» TASK STATEMENT
Give back each line of the data exactly.

» TASK INPUTS
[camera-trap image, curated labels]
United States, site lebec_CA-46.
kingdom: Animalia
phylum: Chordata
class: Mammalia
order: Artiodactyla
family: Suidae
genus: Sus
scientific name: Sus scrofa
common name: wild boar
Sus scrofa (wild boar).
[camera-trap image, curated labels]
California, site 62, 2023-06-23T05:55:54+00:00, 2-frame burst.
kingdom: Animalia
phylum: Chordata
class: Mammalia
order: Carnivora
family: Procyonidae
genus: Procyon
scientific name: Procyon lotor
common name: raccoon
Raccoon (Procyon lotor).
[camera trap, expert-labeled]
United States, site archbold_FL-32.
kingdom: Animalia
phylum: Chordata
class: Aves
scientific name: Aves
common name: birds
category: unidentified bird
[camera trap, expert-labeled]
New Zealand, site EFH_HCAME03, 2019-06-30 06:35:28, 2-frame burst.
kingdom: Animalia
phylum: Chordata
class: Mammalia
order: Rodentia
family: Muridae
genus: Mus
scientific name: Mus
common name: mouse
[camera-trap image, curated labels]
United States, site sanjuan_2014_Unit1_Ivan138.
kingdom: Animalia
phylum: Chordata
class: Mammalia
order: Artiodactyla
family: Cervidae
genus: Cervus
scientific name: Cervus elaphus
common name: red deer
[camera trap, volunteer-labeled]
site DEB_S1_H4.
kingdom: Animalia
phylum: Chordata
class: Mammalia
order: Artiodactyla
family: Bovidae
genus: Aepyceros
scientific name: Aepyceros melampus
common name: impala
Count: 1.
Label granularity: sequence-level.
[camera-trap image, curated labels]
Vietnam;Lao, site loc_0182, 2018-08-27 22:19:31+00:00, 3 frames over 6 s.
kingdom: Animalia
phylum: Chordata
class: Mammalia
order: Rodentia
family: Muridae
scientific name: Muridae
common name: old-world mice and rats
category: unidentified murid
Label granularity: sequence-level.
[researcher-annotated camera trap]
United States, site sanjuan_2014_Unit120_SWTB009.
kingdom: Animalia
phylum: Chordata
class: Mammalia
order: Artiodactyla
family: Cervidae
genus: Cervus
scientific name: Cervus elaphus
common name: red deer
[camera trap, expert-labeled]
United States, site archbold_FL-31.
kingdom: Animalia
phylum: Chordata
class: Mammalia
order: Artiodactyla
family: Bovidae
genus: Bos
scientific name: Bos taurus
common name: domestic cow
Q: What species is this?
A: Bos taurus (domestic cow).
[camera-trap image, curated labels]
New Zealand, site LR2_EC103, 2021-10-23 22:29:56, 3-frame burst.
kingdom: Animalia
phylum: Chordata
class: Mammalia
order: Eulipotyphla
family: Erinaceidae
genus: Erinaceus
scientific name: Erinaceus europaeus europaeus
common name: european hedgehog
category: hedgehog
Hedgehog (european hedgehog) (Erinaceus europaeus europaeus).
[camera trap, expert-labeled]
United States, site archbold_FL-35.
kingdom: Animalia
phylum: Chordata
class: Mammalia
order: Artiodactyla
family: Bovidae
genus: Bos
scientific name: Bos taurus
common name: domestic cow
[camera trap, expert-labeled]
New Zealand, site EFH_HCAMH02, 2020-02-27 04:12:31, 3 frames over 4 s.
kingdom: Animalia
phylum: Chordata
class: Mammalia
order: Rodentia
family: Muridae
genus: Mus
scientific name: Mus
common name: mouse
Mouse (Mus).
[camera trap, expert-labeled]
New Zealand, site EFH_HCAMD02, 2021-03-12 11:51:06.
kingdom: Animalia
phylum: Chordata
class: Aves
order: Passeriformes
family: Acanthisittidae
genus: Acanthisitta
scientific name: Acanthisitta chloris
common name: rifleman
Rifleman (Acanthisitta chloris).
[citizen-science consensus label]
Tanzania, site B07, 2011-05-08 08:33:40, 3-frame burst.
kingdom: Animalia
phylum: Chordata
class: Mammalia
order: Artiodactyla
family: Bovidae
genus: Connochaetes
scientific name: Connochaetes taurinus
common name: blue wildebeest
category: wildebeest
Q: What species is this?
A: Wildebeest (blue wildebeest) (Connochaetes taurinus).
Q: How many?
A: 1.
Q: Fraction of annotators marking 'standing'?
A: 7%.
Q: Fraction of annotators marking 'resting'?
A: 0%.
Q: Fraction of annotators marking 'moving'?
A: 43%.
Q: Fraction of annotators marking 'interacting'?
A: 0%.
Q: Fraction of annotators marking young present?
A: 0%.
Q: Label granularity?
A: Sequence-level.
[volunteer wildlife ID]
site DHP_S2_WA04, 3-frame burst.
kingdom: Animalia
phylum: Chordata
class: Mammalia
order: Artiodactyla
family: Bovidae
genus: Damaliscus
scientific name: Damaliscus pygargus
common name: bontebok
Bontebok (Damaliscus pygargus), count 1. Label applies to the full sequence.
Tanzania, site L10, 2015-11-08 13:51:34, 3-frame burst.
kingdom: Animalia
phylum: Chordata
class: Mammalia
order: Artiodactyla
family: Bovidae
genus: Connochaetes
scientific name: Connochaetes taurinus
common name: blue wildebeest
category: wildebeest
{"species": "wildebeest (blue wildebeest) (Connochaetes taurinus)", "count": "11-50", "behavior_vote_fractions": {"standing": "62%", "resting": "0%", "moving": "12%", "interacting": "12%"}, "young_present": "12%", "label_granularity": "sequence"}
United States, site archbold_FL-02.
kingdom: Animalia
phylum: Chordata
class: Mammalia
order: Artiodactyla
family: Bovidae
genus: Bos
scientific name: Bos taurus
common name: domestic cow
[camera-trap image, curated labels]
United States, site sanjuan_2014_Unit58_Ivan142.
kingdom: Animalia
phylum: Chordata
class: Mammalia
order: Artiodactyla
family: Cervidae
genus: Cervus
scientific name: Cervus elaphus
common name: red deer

» TASK OUTPUT
[camera-trap image, curated labels]
United States, site lebec_CA-46.
kingdom: Animalia
phylum: Chordata
class: Mammalia
order: Artiodactyla
family: Suidae
genus: Sus
scientific name: Sus scrofa
common name: wild boar
Sus scrofa (wild boar).
[camera-trap image, curated labels]
California, site 62, 2023-06-23T05:55:54+00:00, 2-frame burst.
kingdom: Animalia
phylum: Chordata
class: Mammalia
order: Carnivora
family: Procyonidae
genus: Procyon
scientific name: Procyon lotor
common name: raccoon
Raccoon (Procyon lotor).
[camera trap, expert-labeled]
United States, site archbold_FL-32.
kingdom: Animalia
phylum: Chordata
class: Aves
scientific name: Aves
common name: birds
category: unidentified bird
[camera trap, expert-labeled]
New Zealand, site EFH_HCAME03, 2019-06-30 06:35:28, 2-frame burst.
kingdom: Animalia
phylum: Chordata
class: Mammalia
order: Rodentia
family: Muridae
genus: Mus
scientific name: Mus
common name: mouse
[camera-trap image, curated labels]
United States, site sanjuan_2014_Unit1_Ivan138.
kingdom: Animalia
phylum: Chordata
class: Mammalia
order: Artiodactyla
family: Cervidae
genus: Cervus
scientific name: Cervus elaphus
common name: red deer
[camera trap, volunteer-labeled]
site DEB_S1_H4.
kingdom: Animalia
phylum: Chordata
class: Mammalia
order: Artiodactyla
family: Bovidae
genus: Aepyceros
scientific name: Aepyceros melampus
common name: impala
Count: 1.
Label granularity: sequence-level.
[camera-trap image, curated labels]
Vietnam;Lao, site loc_0182, 2018-08-27 22:19:31+00:00, 3 frames over 6 s.
kingdom: Animalia
phylum: Chordata
class: Mammalia
order: Rodentia
family: Muridae
scientific name: Muridae
common name: old-world mice and rats
category: unidentified murid
Label granularity: sequence-level.
[researcher-annotated camera trap]
United States, site sanjuan_2014_Unit120_SWTB009.
kingdom: Animalia
phylum: Chordata
class: Mammalia
order: Artiodactyla
family: Cervidae
genus: Cervus
scientific name: Cervus elaphus
common name: red deer
[camera trap, expert-labeled]
United States, site archbold_FL-31.
kingdom: Animalia
phylum: Chordata
class: Mammalia
order: Artiodactyla
family: Bovidae
genus: Bos
scientific name: Bos taurus
common name: domestic cow
Q: What species is this?
A: Bos taurus (domestic cow).
[camera-trap image, curated labels]
New Zealand, site LR2_EC103, 2021-10-23 22:29:56, 3-frame burst.
kingdom: Animalia
phylum: Chordata
class: Mammalia
order: Eulipotyphla
family: Erinaceidae
genus: Erinaceus
scientific name: Erinaceus europaeus europaeus
common name: european hedgehog
category: hedgehog
Hedgehog (european hedgehog) (Erinaceus europaeus europaeus).
[camera trap, expert-labeled]
United States, site archbold_FL-35.
kingdom: Animalia
phylum: Chordata
class: Mammalia
order: Artiodactyla
family: Bovidae
genus: Bos
scientific name: Bos taurus
common name: domestic cow
[camera trap, expert-labeled]
New Zealand, site EFH_HCAMH02, 2020-02-27 04:12:31, 3 frames over 4 s.
kingdom: Animalia
phylum: Chordata
class: Mammalia
order: Rodentia
family: Muridae
genus: Mus
scientific name: Mus
common name: mouse
Mouse (Mus).
[camera trap, expert-labeled]
New Zealand, site EFH_HCAMD02, 2021-03-12 11:51:06.
kingdom: Animalia
phylum: Chordata
class: Aves
order: Passeriformes
family: Acanthisittidae
genus: Acanthisitta
scientific name: Acanthisitta chloris
common name: rifleman
Rifleman (Acanthisitta chloris).
[citizen-science consensus label]
Tanzania, site B07, 2011-05-08 08:33:40, 3-frame burst.
kingdom: Animalia
phylum: Chordata
class: Mammalia
order: Artiodactyla
family: Bovidae
genus: Connochaetes
scientific name: Connochaetes taurinus
common name: blue wildebeest
category: wildebeest
Q: What species is this?
A: Wildebeest (blue wildebeest) (Connochaetes taurinus).
Q: How many?
A: 1.
Q: Fraction of annotators marking 'standing'?
A: 7%.
Q: Fraction of annotators marking 'resting'?
A: 0%.
Q: Fraction of annotators marking 'moving'?
A: 43%.
Q: Fraction of annotators marking 'interacting'?
A: 0%.
Q: Fraction of annotators marking young present?
A: 0%.
Q: Label granularity?
A: Sequence-level.
[volunteer wildlife ID]
site DHP_S2_WA04, 3-frame burst.
kingdom: Animalia
phylum: Chordata
class: Mammalia
order: Artiodactyla
family: Bovidae
genus: Damaliscus
scientific name: Damaliscus pygargus
common name: bontebok
Bontebok (Damaliscus pygargus), count 1. Label applies to the full sequence.
Tanzania, site L10, 2015-11-08 13:51:34, 3-frame burst.
kingdom: Animalia
phylum: Chordata
class: Mammalia
order: Artiodactyla
family: Bovidae
genus: Connochaetes
scientific name: Connochaetes taurinus
common name: blue wildebeest
category: wildebeest
{"species": "wildebeest (blue wildebeest) (Connochaetes taurinus)", "count": "11-50", "behavior_vote_fractions": {"standing": "62%", "resting": "0%", "moving": "12%", "interacting": "12%"}, "young_present": "12%", "label_granularity": "sequence"}
United States, site archbold_FL-02.
kingdom: Animalia
phylum: Chordata
class: Mammalia
order: Artiodactyla
family: Bovidae
genus: Bos
scientific name: Bos taurus
common name: domestic cow
[camera-trap image, curated labels]
United States, site sanjuan_2014_Unit58_Ivan142.
kingdom: Animalia
phylum: Chordata
class: Mammalia
order: Artiodactyla
family: Cervidae
genus: Cervus
scientific name: Cervus elaphus
common name: red deer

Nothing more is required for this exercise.